Bei einer Protestaktion im Rathaus haben Eltern und Kinder auf ihre Situation aufmerksam gemacht – und eine schnelle Lösung sowie eine Entschuldigung gefordert. Foto: Lichtgut/Kovalenko

Viele Kinder mit Behinderung können nicht zur Schule, weil sie keine Schulbegleitung haben. Die Aussagen von Stadt und ASB widersprechen sich. Jetzt gibt es eine Strafanzeige.

Die Landeshauptstadt hat Strafanzeige gegen den Arbeiter-Samariter-Bund (ASB) gestellt. Darüber informiert der Sprecher Sven Matis in einer Pressemitteilung. Der ASB hatte im Auftrag der Stadt Leistungen der Schulbegleitung übernommen. Das Vertragsverhältnis war Anfang Februar fristlos gekündigt worden. Der Grund dafür war nach Aussagen der Stadt „ein gesetzlich normierter außerordentlicher Kündigungsgrund“.

Schulbegleitungen helfen Kindern mit Behinderungen im Alltag, zum Beispiel beim An- und Ausziehen, bei den Mahlzeiten oder auch beim Gang auf die Toilette. Die fristlose Kündigung des ASB seitens der Stadt hatte zur Folge, dass in Stuttgart von einem Tag auf den anderen 146 Kinder mit Behinderung vom Schulbesuch ausgeschlossen waren, was zu massiven Protesten führte.
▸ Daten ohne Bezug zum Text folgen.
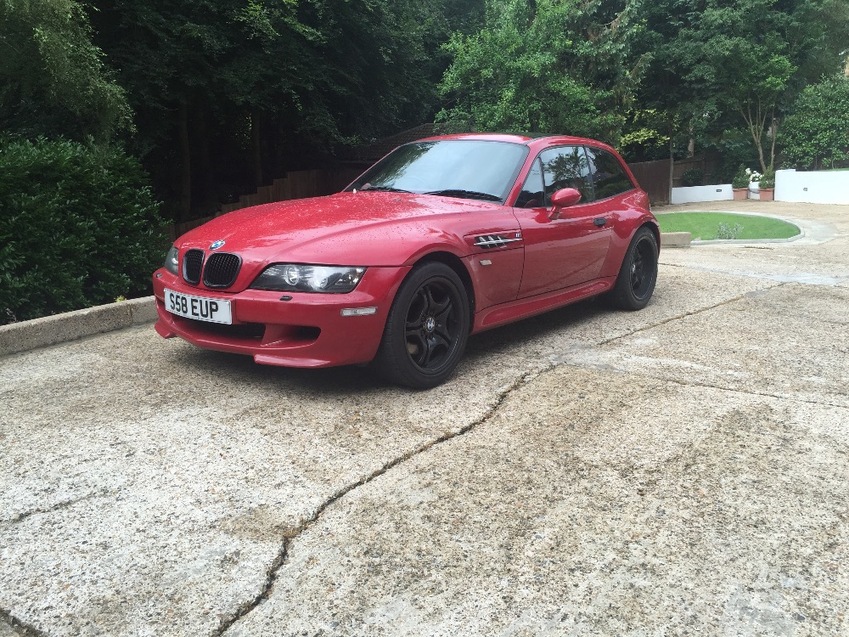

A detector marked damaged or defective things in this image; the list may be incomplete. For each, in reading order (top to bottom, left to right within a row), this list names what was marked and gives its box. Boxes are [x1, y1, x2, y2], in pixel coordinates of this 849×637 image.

cracked concrete driveway [1, 200, 848, 636]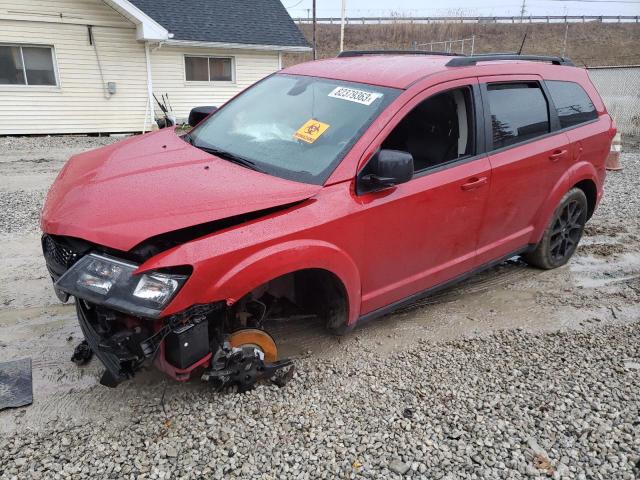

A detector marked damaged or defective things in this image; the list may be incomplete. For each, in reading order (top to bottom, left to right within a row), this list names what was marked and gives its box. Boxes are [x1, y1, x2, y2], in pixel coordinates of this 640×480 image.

crumpled hood [41, 129, 320, 253]
broken headlight [55, 251, 188, 318]
damaged front end [43, 234, 294, 388]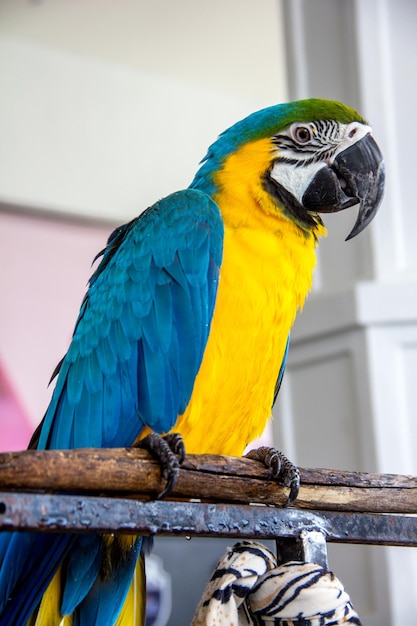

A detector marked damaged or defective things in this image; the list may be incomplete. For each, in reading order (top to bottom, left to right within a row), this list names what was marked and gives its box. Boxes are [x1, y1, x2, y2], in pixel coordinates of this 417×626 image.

rusty metal bar [0, 490, 416, 544]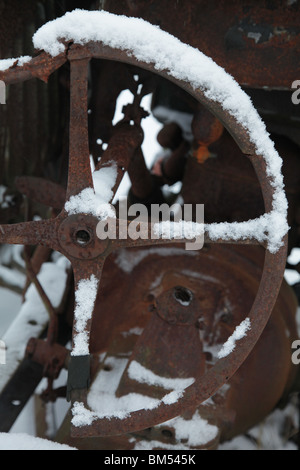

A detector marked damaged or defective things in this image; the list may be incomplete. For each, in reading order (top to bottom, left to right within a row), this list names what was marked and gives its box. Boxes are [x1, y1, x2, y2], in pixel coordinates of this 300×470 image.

rusted metal surface [102, 0, 300, 90]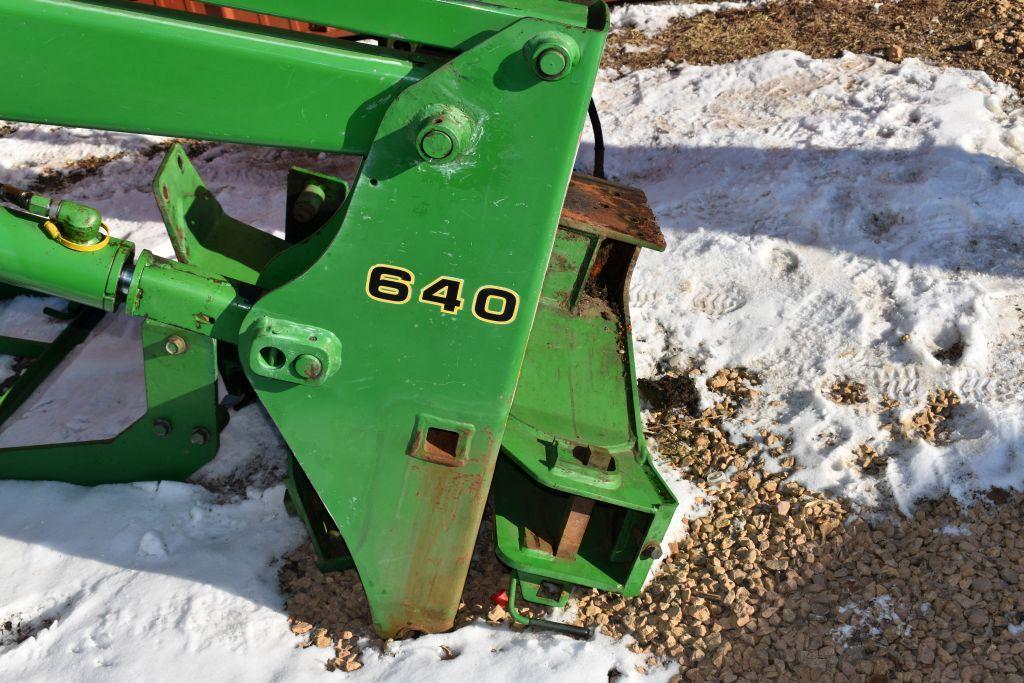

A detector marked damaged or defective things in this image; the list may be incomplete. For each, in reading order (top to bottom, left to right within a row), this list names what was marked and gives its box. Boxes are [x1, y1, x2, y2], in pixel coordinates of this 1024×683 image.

rusty metal plate [561, 172, 663, 252]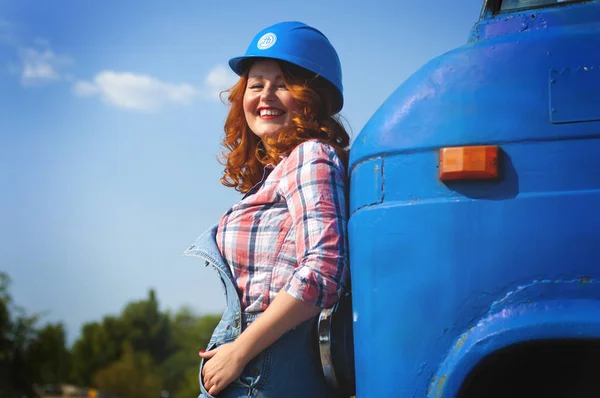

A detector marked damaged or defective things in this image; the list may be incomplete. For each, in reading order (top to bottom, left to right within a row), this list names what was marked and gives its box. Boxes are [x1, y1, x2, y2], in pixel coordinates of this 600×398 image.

rusty blue paint [350, 1, 600, 396]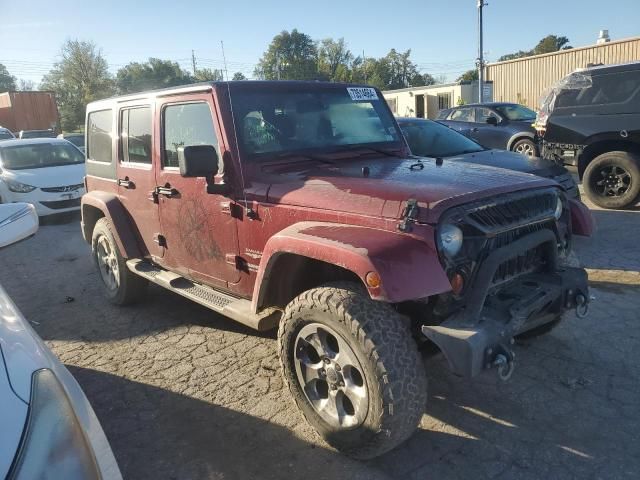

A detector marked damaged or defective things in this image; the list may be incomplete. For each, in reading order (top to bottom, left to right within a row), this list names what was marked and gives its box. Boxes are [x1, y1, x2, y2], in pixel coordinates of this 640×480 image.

Die Stadt gibt an, dass seit Sommer 2025 Hinweise auf Unregelmäßigkeiten bei den Abrechnungen vorgelegen hätten. Daraufhin habe es vertiefte Prüfungen und Gespräche mit dem ASB gegeben. „Die rechtliche Würdigung der festgestellten Pflichtverletzungen führte zu dem Ergebnis, dass neben der Vertragsbeendigung die Einleitung strafrechtlicher Schritte erforderlich ist“, heißt es nun in der Pressemitteilung.

Zu den Details äußert sich die Stadt nicht. Im Raum steht aber, dass wiederholt Rechnungen doppelt gestellt worden seien. Zudem habe der ASB Leistungen abgerechnet, die er nicht erbracht habe. So habe es mehrere Fälle gegeben, in dem das Kind nicht in der Schule gewesen, die Schulbegleitung aber trotzdem abgerechnet worden sei – und das, obwohl die Schule den ASB darauf hingewiesen habe. Ebenso habe es mehrere Fälle gegeben, in denen der ASB noch gar keine Schulbegleitung zur Verfügung gestellt, die Leistung aber bereits abgerechnet habe. In einem Fall habe eine Mitarbeiterin nachweislich gestreikt, dafür aber trotzdem eine Rechnung eingereicht.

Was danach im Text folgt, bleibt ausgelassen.